■ **Source passage**:
☆ ☆ ☆ ☆ ☆
Women with type 1 diabetes may have a shorter length of time to conceive and bear children compared to those without the disease, new research suggests.
The hormone insulin plays an important part in regulating female reproductive function, and people with type 1 diabetes don't make enough insulin on their own. But little was known about how type 1 diabetes affects the start of menopause, when a woman's ability to bear children ends.
To find out, researchers looked at nearly 300 women and compared women with type 1 diabetes to those without diabetes.
The findings showed that compared to women without diabetes, those with type 1 start menstruating later and enter menopause earlier. The researchers said this is because insulin deficiency and high blood sugar levels disrupt normal function of their reproductive system.
The study authors noted that these findings only apply to women who were diagnosed with type 1 diabetes before they started having periods, a milestone known as menarche.
Menopause is associated with a number of changes in metabolism and physical function, and early natural menopause is linked to increased risk of heart disease and death. As such, there is a need to identify factors that may help predict when a woman will enter menopause, the researchers noted.
☆ ☆ ☆ ☆ ☆
■ **Work to complete**:
[a] Copy out the diabetes and menopause text between "The study authors" and "known as menarche.", inclusive.
[b] Write the next few sentences of the diabetes and menopause text, picking up after its final sentence.
The lines that follow are material separate from the text on type 1 diabetes and menopause.

■ **Data records**:
☆ ☆ ☆ ☆ ☆
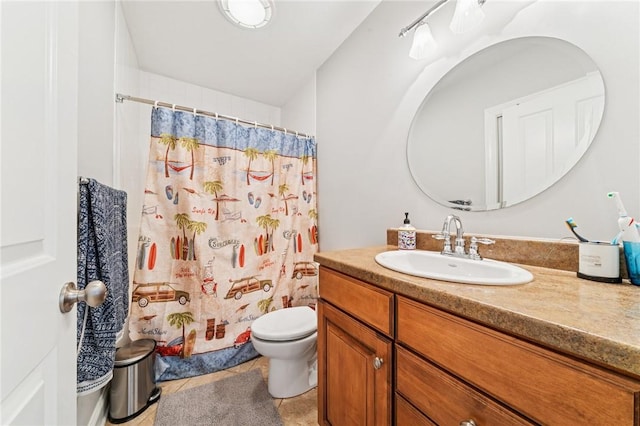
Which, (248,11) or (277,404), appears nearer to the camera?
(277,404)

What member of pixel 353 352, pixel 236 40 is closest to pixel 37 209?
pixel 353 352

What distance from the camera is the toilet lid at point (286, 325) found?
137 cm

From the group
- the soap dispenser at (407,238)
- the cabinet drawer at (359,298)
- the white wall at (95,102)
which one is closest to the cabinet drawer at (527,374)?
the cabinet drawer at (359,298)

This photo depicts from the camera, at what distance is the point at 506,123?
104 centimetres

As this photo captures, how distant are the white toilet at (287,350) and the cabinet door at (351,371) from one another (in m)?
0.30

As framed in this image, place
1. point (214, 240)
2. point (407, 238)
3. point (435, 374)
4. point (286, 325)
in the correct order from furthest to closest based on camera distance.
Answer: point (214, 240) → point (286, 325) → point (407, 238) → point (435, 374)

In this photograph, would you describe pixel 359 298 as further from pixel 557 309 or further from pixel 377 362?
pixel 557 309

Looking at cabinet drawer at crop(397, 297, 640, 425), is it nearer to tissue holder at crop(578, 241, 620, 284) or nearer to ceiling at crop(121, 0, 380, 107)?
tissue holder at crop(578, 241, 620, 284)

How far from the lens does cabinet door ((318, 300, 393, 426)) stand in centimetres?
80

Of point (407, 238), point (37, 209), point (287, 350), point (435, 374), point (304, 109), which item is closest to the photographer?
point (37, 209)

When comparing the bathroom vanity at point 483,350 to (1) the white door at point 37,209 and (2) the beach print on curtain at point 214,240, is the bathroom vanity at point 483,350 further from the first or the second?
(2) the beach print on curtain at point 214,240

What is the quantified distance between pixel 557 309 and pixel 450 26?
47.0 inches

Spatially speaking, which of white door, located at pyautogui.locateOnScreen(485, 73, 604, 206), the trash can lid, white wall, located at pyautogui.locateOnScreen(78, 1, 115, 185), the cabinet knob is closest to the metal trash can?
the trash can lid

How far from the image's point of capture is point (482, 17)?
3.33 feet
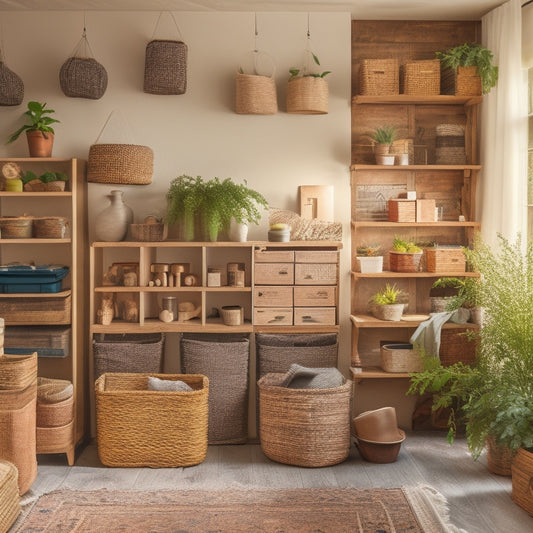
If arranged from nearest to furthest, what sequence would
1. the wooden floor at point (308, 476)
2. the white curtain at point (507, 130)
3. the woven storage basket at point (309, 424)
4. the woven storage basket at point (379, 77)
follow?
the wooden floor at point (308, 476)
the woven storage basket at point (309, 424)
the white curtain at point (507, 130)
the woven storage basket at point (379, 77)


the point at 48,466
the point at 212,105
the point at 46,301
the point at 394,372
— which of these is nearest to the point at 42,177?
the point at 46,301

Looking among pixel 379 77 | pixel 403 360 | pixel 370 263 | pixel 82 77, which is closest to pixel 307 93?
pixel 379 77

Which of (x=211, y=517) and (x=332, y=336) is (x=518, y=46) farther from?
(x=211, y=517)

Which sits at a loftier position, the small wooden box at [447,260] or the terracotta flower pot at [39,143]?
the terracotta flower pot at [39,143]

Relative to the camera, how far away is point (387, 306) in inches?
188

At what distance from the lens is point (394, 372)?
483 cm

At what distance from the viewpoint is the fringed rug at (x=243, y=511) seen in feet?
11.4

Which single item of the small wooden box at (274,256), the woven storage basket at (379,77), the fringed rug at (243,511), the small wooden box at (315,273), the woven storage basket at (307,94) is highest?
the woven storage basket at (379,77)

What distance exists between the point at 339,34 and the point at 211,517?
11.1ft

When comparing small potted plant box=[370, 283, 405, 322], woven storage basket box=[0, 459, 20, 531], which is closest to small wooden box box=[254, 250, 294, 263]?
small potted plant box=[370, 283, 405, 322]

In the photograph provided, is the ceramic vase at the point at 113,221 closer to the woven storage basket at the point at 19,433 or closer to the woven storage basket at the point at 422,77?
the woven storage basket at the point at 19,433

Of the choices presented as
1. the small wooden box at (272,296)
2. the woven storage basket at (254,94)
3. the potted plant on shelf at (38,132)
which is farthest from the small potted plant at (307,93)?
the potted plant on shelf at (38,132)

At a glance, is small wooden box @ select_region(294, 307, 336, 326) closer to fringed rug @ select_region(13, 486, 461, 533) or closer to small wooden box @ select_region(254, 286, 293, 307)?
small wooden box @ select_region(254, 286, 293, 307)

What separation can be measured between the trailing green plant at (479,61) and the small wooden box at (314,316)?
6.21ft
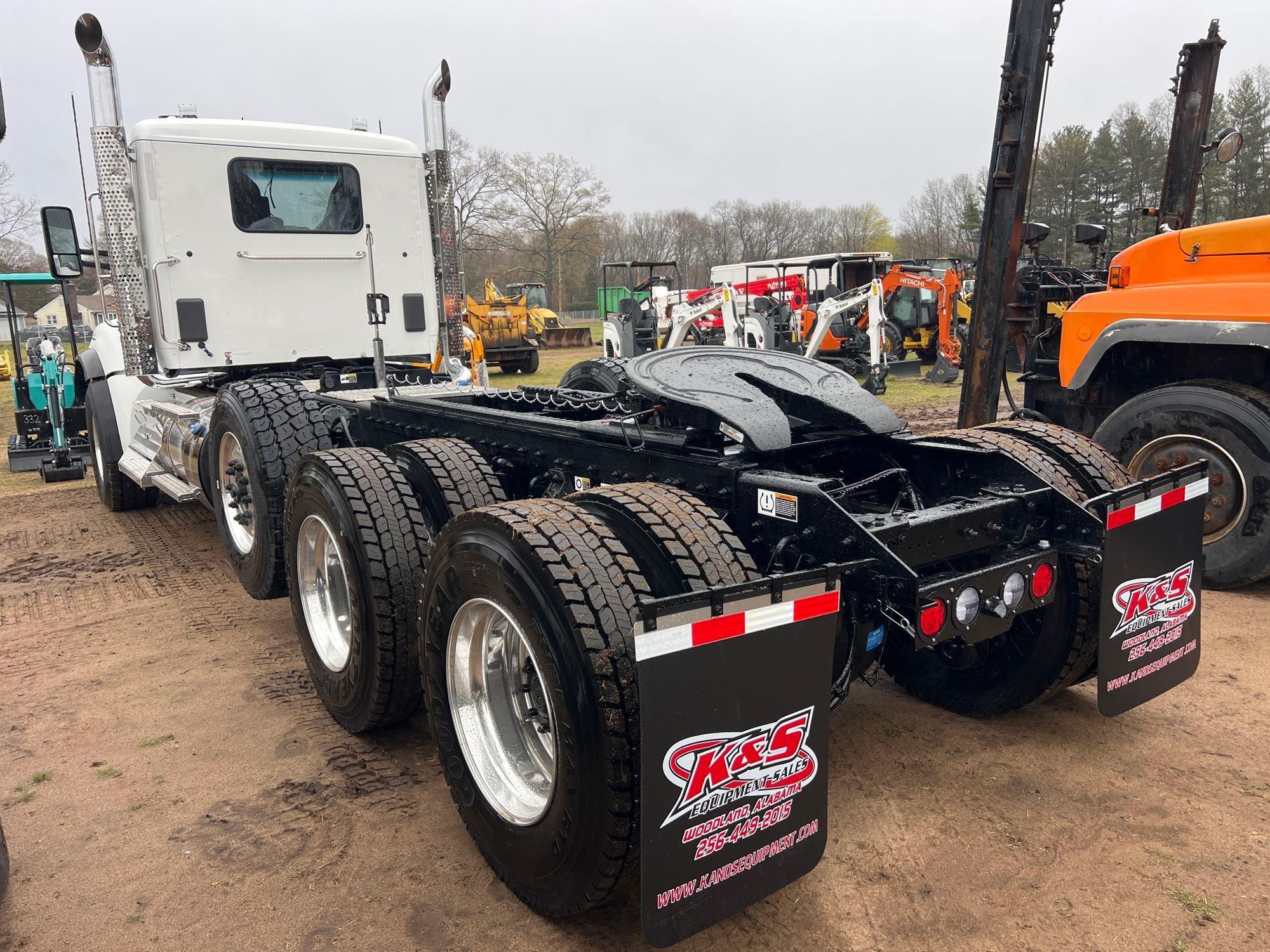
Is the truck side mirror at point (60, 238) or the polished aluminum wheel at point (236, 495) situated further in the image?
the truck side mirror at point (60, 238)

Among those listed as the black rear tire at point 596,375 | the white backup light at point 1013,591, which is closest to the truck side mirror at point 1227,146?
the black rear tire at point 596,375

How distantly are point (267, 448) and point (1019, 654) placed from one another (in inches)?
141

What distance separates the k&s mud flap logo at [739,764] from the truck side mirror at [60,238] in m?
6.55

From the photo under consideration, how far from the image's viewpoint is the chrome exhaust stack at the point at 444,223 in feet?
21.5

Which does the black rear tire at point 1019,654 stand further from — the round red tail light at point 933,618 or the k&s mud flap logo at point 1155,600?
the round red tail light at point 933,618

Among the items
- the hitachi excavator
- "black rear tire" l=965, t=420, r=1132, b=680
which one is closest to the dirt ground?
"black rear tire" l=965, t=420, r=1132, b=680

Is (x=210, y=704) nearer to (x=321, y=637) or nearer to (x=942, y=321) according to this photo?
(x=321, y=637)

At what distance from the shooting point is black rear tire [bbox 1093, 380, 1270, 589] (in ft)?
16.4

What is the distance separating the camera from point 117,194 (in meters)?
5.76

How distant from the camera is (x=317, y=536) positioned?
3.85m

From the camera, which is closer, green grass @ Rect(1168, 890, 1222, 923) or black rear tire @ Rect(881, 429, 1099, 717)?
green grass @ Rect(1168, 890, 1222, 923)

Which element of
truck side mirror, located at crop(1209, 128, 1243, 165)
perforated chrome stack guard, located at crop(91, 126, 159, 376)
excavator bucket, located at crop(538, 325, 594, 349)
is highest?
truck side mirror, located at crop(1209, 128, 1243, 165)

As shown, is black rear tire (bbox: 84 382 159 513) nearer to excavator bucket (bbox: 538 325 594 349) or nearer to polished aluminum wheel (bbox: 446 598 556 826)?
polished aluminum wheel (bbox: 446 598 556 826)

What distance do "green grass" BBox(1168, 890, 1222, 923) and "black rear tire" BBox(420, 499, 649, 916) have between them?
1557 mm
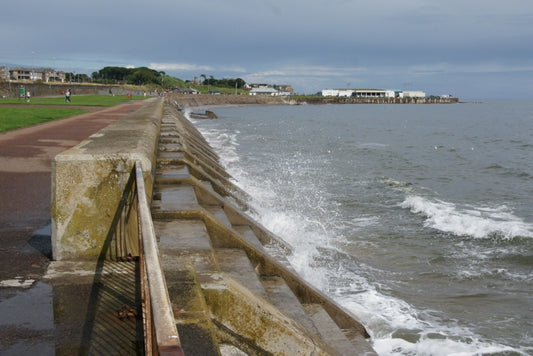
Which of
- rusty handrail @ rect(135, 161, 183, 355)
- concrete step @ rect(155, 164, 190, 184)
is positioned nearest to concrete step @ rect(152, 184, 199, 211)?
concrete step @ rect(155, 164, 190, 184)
☆ ☆ ☆ ☆ ☆
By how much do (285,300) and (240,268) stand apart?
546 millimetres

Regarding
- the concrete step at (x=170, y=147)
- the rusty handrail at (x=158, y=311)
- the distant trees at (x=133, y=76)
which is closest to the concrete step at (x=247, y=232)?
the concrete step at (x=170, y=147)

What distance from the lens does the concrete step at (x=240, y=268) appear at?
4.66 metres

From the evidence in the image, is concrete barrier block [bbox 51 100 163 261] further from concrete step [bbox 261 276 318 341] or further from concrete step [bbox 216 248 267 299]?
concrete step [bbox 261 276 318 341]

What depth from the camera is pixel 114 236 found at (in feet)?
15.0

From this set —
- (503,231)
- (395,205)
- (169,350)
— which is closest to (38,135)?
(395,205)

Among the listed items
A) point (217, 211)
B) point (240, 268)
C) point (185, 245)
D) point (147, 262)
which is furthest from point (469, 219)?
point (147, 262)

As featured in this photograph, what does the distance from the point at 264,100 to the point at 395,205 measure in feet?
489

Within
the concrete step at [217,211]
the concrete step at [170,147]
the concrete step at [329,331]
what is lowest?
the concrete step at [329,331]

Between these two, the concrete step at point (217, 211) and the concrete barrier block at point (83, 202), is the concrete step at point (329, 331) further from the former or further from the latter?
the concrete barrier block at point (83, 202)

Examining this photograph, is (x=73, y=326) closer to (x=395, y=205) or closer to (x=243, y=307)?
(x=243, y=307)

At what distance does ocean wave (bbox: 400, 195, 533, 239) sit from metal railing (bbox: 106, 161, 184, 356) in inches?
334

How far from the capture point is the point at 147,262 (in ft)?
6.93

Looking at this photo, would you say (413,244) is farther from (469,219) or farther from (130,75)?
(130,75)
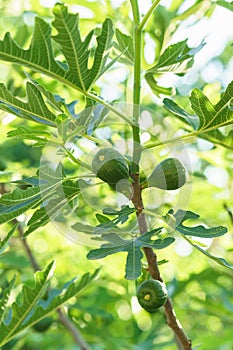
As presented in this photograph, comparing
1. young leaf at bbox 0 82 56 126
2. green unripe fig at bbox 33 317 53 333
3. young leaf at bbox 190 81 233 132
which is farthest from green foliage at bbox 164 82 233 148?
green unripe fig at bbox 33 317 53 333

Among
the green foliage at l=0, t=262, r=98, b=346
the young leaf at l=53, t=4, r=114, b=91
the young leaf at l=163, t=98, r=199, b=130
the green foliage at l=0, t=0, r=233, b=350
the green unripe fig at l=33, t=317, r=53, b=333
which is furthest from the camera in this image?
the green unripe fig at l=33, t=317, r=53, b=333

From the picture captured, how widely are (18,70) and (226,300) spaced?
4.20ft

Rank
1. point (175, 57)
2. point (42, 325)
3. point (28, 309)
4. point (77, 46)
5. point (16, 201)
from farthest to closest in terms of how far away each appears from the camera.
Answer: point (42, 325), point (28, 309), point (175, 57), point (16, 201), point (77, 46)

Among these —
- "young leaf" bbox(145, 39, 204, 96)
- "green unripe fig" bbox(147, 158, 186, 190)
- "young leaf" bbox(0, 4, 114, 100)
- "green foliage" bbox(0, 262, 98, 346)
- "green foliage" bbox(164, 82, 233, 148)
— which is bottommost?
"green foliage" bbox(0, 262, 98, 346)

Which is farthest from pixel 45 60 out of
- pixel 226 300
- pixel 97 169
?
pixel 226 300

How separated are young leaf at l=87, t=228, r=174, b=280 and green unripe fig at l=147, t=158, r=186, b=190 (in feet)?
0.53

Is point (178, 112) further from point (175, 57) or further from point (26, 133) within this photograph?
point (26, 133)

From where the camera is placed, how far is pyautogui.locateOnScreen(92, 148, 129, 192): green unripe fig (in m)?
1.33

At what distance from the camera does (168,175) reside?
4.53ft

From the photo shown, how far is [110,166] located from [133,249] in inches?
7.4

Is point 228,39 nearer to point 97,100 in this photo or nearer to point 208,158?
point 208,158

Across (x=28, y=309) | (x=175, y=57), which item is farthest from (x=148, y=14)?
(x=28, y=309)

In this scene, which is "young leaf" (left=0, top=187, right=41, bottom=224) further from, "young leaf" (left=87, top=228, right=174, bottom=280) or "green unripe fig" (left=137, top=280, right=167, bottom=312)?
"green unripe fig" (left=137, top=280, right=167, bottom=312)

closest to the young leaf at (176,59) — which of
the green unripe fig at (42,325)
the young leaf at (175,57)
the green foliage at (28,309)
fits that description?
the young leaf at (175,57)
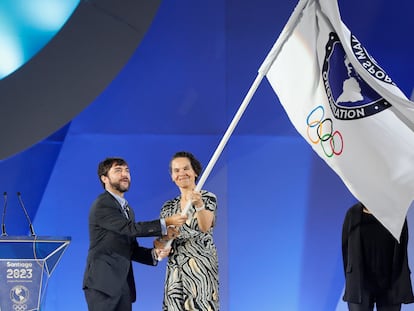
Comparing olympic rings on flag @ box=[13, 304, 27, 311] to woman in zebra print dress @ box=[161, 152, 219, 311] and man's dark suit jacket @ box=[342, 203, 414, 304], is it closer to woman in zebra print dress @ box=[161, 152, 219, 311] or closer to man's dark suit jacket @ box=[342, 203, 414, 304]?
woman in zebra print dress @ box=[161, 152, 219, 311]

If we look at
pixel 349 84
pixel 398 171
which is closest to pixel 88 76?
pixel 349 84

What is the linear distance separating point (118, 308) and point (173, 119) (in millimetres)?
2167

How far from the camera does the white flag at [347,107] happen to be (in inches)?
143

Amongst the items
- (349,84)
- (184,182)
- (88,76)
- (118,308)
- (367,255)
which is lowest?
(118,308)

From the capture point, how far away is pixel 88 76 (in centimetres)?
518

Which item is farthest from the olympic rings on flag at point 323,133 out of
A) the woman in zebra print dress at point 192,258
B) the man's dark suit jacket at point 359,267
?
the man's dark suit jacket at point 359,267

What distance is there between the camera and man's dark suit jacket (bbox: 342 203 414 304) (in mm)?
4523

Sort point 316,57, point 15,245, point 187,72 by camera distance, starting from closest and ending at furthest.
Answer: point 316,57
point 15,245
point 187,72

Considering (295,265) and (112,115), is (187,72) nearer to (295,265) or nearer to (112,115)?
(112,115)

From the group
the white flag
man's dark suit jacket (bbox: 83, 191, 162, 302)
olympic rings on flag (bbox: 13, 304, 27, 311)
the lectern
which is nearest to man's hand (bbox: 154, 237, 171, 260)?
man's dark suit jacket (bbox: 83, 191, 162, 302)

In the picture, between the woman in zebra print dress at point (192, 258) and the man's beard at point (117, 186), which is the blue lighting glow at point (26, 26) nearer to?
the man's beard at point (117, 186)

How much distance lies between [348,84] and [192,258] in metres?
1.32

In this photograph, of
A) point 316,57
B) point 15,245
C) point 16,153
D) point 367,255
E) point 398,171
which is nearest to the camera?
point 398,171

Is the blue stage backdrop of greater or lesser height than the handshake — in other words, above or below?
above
☆ ☆ ☆ ☆ ☆
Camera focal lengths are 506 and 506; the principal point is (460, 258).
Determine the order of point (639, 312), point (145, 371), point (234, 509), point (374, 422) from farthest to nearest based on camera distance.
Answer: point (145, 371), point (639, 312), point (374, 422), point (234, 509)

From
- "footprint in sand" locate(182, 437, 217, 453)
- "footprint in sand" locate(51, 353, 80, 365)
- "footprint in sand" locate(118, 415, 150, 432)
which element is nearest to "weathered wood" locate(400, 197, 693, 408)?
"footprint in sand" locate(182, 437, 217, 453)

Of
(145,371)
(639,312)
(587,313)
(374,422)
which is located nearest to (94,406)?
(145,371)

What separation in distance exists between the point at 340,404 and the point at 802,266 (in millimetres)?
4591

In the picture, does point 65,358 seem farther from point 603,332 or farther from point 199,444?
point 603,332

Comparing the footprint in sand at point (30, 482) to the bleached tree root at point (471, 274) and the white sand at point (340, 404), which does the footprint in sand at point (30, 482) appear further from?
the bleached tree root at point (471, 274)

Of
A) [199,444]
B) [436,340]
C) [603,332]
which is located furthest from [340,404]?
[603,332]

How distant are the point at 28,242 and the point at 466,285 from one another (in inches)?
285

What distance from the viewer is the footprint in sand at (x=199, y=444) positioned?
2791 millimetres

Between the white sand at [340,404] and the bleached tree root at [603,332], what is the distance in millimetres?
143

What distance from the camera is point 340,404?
☆ ☆ ☆ ☆ ☆
■ **Expected outputs**:
[a]
The study authors noted that these findings only apply to women who were diagnosed with type 1 diabetes before they started having periods, a milestone known as menarche.

[b]
In addition, more research is needed to identify modifiable factors that contribute to early menopause in women with diabetes in order to improve their reproductive health, according to study author Yan Yi, of the University of Pittsburgh, and colleagues.
The findings were published online March 1 in Menopause, the journal of the North American Menopause Society (NAMS).
"This study found that women with the onset of type 1 diabetes before menarche were at increased risk for a shorter reproductive lifespan. Thus, these women are not only at risk for premature ovarian aging because of early-onset type 1 diabetes, they are also at increased risk for cardiovascular disease, osteoporosis, and early mortality because of early natural menopause," said Dr. Stephanie Faubion, NAMS medical director.
"Understanding these risks and targeting appropriate risk-reducing strategies are key to optimizing the health and quality of life of these women," she added in a society news release.